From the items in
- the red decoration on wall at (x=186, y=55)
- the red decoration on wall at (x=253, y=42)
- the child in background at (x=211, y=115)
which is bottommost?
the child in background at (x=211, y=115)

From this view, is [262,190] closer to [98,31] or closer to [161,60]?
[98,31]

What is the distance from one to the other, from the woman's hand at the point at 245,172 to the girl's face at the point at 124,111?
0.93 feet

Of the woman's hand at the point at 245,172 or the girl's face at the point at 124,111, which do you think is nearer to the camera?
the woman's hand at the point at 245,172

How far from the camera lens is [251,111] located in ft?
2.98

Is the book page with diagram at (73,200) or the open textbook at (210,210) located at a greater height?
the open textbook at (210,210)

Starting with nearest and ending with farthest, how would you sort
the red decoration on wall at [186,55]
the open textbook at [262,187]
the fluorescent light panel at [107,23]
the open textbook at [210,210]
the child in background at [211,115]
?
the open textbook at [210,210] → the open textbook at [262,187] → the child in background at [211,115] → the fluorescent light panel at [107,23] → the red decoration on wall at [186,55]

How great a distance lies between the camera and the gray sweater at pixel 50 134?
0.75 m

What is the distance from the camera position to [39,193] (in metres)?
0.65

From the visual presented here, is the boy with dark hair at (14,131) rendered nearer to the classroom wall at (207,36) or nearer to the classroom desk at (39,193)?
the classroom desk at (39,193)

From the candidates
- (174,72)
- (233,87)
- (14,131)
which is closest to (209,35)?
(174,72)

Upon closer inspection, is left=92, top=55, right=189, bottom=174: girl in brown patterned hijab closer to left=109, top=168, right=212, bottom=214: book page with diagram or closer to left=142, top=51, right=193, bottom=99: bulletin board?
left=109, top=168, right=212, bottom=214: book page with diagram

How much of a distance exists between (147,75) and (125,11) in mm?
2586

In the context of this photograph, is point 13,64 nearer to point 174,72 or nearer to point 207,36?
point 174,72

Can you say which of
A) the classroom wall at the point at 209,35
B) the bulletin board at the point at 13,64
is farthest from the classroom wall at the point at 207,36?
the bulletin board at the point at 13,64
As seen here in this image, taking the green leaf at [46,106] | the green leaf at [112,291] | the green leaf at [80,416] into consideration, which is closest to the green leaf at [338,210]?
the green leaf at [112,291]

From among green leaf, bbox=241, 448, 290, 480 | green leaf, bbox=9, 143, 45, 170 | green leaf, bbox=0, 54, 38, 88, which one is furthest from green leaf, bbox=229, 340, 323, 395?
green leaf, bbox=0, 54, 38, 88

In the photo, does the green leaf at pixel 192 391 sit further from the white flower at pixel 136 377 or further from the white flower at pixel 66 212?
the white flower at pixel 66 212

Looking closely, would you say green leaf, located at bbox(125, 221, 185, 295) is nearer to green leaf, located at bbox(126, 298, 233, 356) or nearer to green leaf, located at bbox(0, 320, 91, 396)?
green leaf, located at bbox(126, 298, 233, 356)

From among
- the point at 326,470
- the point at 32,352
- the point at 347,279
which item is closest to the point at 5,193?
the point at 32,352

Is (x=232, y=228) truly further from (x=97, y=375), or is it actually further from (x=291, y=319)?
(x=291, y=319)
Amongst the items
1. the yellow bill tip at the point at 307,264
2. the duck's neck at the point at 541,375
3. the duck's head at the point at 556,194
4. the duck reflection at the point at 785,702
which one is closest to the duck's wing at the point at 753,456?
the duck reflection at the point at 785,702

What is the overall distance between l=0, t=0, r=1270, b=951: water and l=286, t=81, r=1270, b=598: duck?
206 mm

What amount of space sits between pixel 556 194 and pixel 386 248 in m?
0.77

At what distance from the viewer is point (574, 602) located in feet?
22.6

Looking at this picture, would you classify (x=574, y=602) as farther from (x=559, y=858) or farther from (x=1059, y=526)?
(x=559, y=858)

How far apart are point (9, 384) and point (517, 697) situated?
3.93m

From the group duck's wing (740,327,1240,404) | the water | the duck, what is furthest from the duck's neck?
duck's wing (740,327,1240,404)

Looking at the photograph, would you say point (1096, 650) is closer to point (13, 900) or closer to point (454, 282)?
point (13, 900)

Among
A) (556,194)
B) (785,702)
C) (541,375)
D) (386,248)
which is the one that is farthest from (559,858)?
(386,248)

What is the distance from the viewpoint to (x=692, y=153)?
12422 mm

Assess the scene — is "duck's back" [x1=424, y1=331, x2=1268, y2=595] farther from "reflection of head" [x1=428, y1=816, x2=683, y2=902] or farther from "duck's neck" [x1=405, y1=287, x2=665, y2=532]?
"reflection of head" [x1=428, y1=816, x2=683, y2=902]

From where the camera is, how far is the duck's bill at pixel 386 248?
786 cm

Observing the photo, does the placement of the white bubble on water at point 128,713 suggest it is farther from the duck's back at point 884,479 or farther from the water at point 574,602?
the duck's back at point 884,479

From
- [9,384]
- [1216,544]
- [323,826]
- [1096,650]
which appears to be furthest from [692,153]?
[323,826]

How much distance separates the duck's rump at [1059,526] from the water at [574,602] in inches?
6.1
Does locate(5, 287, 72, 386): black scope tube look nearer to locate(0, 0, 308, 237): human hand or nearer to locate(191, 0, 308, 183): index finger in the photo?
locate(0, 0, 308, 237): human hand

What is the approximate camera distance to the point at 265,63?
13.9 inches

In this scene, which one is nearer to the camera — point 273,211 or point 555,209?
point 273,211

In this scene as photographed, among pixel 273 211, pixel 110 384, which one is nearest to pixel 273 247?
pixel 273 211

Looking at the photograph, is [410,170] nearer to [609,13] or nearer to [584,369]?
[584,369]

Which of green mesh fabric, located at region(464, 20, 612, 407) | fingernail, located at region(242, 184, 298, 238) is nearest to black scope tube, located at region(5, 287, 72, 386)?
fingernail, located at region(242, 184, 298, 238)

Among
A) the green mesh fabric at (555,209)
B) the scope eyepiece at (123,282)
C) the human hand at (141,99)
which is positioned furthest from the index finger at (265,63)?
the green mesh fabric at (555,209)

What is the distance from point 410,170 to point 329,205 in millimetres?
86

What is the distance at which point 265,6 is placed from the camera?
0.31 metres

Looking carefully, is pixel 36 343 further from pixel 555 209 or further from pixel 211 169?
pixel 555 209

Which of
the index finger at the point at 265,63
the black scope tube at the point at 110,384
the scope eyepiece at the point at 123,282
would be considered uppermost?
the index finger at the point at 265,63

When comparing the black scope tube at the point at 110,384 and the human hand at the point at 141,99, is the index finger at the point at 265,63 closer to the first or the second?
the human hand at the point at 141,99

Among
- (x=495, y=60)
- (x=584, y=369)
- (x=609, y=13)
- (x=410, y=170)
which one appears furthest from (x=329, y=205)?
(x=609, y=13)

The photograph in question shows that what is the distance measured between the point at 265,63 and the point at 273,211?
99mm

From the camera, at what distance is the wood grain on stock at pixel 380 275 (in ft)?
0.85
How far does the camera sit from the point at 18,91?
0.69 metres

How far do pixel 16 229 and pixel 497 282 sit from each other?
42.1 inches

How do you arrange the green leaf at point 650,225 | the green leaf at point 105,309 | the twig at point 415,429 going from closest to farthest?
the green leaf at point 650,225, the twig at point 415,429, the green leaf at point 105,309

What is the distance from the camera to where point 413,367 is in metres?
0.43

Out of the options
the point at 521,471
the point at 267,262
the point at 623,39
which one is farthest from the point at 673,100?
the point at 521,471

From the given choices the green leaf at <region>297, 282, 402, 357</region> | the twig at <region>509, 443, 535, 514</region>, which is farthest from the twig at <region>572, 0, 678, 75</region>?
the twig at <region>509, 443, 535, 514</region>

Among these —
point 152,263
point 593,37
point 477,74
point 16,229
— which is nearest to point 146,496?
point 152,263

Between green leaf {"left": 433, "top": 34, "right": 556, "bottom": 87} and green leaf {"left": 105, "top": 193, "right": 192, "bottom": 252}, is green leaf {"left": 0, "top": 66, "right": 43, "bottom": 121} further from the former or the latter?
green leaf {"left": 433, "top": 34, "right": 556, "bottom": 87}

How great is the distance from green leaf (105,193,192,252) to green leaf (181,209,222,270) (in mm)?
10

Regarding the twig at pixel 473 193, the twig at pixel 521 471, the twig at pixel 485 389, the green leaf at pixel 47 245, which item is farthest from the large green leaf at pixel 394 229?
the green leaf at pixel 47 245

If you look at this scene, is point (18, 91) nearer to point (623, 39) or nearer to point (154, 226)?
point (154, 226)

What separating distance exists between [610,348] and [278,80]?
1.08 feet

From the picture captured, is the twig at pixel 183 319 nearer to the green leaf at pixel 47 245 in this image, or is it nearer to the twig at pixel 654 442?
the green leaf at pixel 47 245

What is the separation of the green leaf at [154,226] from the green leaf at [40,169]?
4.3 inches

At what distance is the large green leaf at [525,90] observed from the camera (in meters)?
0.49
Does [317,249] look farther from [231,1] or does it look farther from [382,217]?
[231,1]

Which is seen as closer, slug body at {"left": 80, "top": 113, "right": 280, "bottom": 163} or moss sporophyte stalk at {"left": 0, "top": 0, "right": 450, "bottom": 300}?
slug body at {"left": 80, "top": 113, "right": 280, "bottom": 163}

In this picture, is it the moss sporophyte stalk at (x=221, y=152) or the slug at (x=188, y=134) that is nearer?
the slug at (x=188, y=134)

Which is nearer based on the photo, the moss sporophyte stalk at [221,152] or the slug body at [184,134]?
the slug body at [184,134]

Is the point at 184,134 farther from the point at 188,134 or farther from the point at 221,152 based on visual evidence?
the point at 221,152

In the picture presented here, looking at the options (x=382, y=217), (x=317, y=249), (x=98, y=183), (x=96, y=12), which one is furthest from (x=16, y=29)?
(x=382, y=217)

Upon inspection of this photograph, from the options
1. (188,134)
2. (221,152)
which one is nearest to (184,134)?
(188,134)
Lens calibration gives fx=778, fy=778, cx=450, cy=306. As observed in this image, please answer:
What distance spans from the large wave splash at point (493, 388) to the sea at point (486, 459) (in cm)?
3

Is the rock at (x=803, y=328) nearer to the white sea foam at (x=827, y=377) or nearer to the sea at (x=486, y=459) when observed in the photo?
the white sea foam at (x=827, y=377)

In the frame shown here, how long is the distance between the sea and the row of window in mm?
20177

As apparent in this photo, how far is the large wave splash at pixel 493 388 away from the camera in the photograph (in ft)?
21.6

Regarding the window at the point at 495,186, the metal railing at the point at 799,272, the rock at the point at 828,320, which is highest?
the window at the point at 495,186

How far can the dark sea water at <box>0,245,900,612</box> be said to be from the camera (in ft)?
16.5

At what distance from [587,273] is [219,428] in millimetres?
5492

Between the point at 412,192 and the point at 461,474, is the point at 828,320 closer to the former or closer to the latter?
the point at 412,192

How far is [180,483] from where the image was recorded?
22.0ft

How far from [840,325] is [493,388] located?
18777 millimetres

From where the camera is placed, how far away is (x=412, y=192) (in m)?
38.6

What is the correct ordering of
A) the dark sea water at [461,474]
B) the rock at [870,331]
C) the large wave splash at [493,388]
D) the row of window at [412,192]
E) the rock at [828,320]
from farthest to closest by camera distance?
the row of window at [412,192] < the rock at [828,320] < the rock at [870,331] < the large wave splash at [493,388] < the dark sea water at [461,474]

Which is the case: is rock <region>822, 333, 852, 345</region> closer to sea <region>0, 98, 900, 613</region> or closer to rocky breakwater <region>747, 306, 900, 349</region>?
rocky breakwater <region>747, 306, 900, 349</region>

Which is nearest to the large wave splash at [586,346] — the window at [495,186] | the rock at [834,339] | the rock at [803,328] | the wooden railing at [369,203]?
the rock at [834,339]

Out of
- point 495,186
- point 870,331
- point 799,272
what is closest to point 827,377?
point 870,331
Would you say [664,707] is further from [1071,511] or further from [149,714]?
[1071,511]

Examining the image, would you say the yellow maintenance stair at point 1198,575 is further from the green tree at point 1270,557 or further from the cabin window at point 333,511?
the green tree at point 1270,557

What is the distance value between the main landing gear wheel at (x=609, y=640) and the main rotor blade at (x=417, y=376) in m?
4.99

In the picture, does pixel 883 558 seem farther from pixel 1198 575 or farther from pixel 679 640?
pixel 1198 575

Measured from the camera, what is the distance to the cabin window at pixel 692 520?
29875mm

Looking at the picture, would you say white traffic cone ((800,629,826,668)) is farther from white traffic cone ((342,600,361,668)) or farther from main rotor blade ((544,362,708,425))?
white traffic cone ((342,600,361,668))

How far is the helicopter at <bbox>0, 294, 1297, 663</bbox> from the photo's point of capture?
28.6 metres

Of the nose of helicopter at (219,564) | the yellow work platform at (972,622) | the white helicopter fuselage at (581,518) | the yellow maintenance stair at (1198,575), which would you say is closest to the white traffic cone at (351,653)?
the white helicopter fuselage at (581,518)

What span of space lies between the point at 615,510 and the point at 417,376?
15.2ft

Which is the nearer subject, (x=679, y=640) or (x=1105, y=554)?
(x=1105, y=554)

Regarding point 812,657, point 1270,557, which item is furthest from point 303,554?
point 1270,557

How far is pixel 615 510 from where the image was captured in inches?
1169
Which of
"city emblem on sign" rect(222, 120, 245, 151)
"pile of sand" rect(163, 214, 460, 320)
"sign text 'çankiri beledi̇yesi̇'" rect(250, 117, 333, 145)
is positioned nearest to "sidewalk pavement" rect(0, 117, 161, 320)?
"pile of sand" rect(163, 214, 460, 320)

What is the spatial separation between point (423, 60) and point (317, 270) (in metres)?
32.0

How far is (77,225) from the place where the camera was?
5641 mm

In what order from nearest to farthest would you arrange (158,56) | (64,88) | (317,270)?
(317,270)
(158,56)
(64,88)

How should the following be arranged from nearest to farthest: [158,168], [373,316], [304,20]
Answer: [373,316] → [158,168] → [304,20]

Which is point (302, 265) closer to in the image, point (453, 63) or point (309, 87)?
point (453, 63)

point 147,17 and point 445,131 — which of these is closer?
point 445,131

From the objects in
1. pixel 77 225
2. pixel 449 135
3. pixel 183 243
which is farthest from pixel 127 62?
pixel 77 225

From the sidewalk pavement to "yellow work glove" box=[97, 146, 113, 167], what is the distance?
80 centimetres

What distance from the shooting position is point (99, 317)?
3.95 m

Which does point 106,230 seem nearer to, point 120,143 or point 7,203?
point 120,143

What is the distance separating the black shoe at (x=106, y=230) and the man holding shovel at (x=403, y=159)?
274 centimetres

*YOUR INSTRUCTIONS*
Replace "farthest" with "most distant" in the data, starting with the line that contains "From the objects in" and going on through the line that contains "80 centimetres". Give back only those lines, with nothing else changed.

*ANSWER IN FULL*
From the objects in
1. pixel 77 225
2. pixel 449 135
3. pixel 183 243
which is most distant from pixel 127 62?
pixel 77 225

From the sidewalk pavement to "yellow work glove" box=[97, 146, 113, 167], what is the distance?
80 centimetres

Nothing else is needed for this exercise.